Now before this Court are DEFENDANT’S MOTION FOR PARTIAL SUMMARY JUDGMENT and PLAINTIFF’S CROSS MOTION FOR PARTIAL SUMMARY JUDGMENT (jointly filed October 15, 2002). Oral argument was held on November 6, 2002, and the parties submitted supplemental briefs on November 16 and 26, 2002. For the reasons discussed below, Defendant’s Motion for Partial Summary Judgment is GRANTED, and Plaintiffs Cross Motion for Partial Summary Judgment is DENIED.

I. BACKGROUND

Ruth A. Kimbell (the “Decedent”) died March 25, 1998 at the age of 96. The Plaintiff, David A. Kimbell, is the Decedent’s son and executor of her estate.

*702 At the time of Decedent’s death, she held interests in three entities relevant to this case: 1) the R.A. Kimbell Living Trust (the “Trust”), 2) the R.A. Kimbell Management Co., LLC (the “LLC”), and 3) the R.A. Kimbell Property Co., Ltd. (the “Partnership”). The Trust is a living trust created by Decedent in 1991 and fully revocable by her prior to her death. Thus, it is not in dispute that the interests of the Trust and those of Decedent are to be treated as one for the purposes of analysis under the Internal Revenue Code (the “Code”). Decedent and Plaintiff were cotrustees of the Trust, and Plaintiff was paid a monthly fee to manage the trust. The LLC is a Texas limited liability company which was established on January 7, 1998 and is owned 50% by -the Trust, 25% by Plaintiff and 25% by Plaintiffs wife (Decedent’s daughter-in-law). Plaintiff was the manager of the LLC. The Partnership is a Texas limited partnership created on January 29, 1998 (two months before Decedent’s death) by the Trust and the LLC. The LLC contributed 1% of the capital of the Partnership and was its general partner, while the Trust contributed 99% of the capital yet was only a limited partner. The Partnership is for a term of 40 years (i.e. until Decedent would have been 136 years old). As Decedent had a 50% interest in LLC and a 99% interest in the Trust, Decedent’s real interest in the Partnership was 99.5%.
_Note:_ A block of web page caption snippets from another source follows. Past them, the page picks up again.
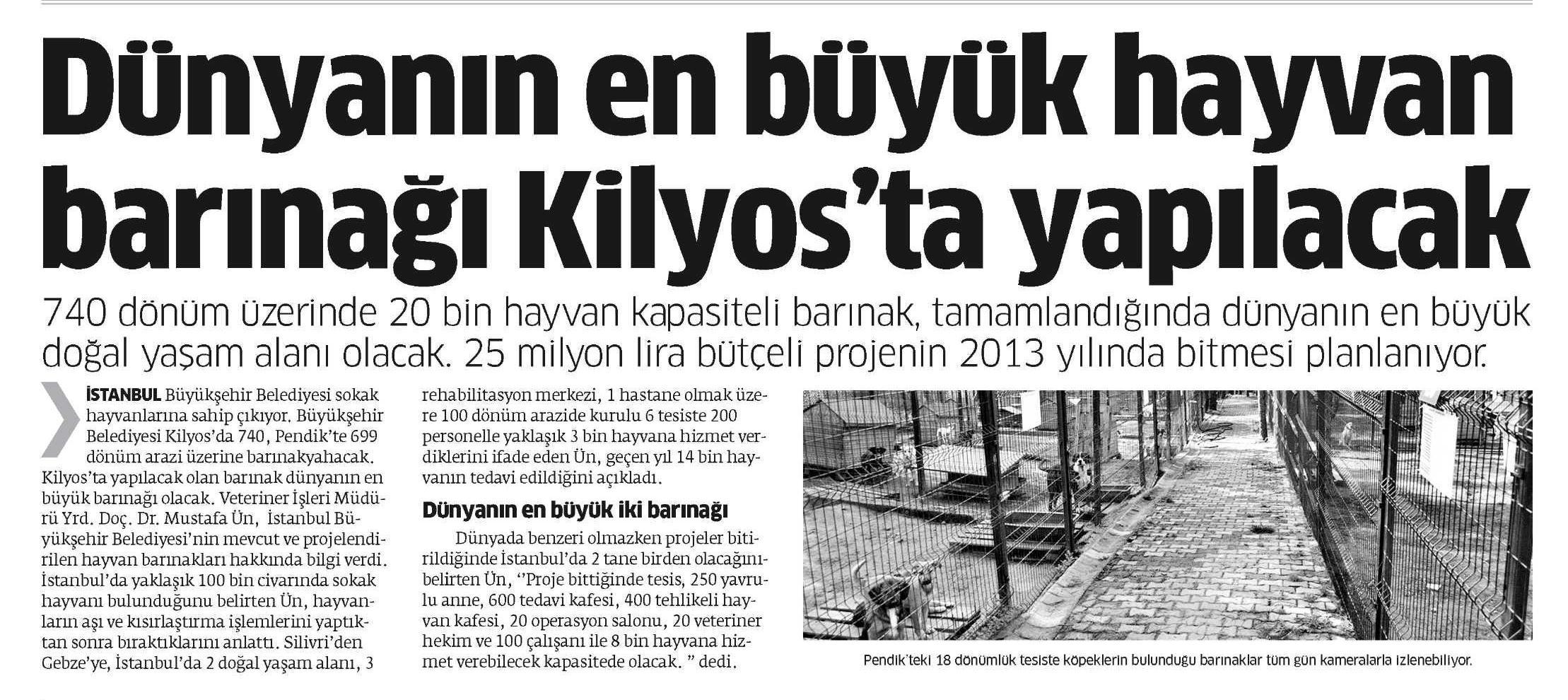 16.12.2012_star_barinak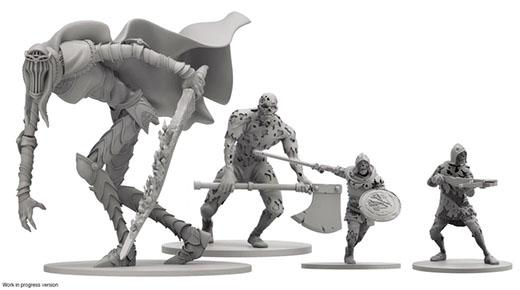 Miniaturas de los monstruos del juego de mesa de Dark Souls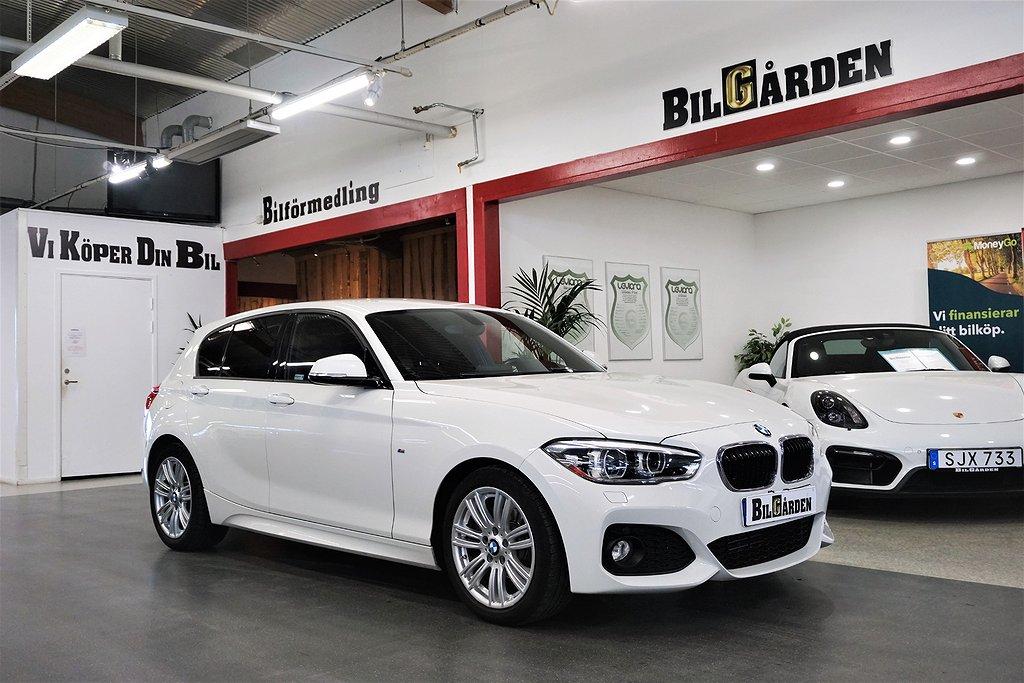 BMW 116 M Sport Euro 6 116hk Kampanj ränta 1,95%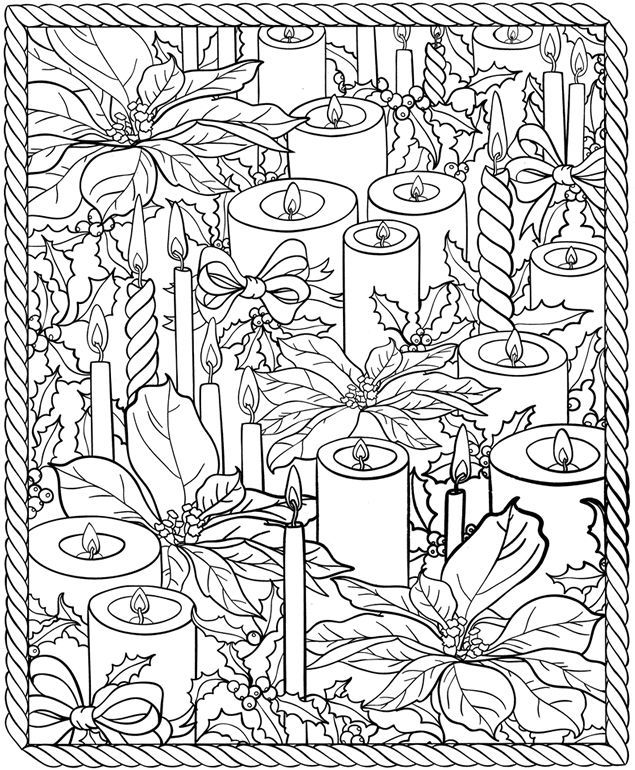 Christmas Candles Coloring Page For Adults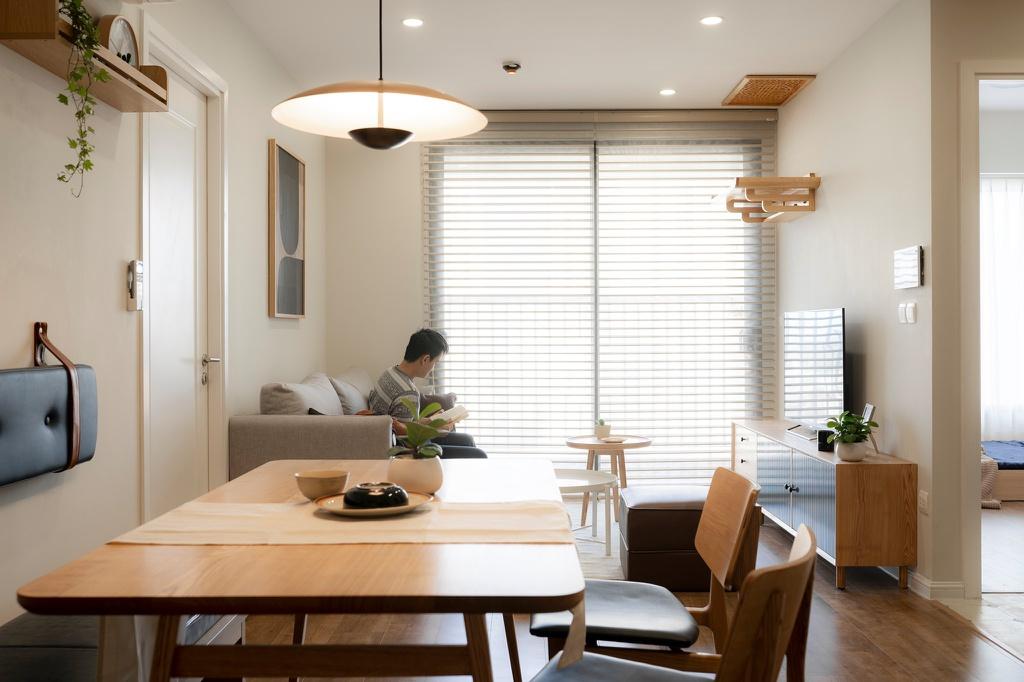 Căn hộ tận dụng ánh sáng tự nhiên với thiết kế 340 triệu đồng - Ảnh 1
After Decedent died, Plaintiff, as executor of Decedent’s estate, filed estate tax returns with the IRS. The IRS audited the returns and found that the value of Decedent’s 99% interest in the Partnership was $2,463 million not $1,257 million as stated in the return. Accordingly, the IRS increased the amount of estate tax due. Plaintiff paid the increased taxes and subsequently, on November 15, 2001, brought this action seeking a refund of $837,089 for the IRS’s alleged overvaluation of the estate.

II. ANALYSIS

A. Summary Judgment Standard

Rule 56(c) of the Federal Rules of Civil Procedure allows summary judgment when there is no genuine issue as to any material fact and the moving party is entitled to judgment as a matter of law. Fed. R. Crv. P. 56(c); Celotex Corp. v. Catrett, 477 U.S. 317, 322, 106 S.Ct. 2548, 91 L.Ed.2d 265 (1986); Melton v. Teachers Ins. & Annuity Ass’n of Am., 114 F.3d 557, 559 (5th Cir.1997). The court must decide all reasonable doubts and inferences in the light most favorable to the party opposing the motion. Lemelle v. Universal Mfg. Corp., 18 F.3d 1268, 1272 (5th Cir.1994); Walker v. Sears, Roebuck & Co., 853 F.2d 355, 358 (5th Cir.1988). As long as there appears to be some support for the disputed allegations such that “reasonable minds could differ as to the import of the evidence,” the motion must be denied. Anderson v. Liberty Lobby, Inc., 477 U.S. 242, 250, 106 S.Ct. 2505, 91 L.Ed.2d 202 (1986).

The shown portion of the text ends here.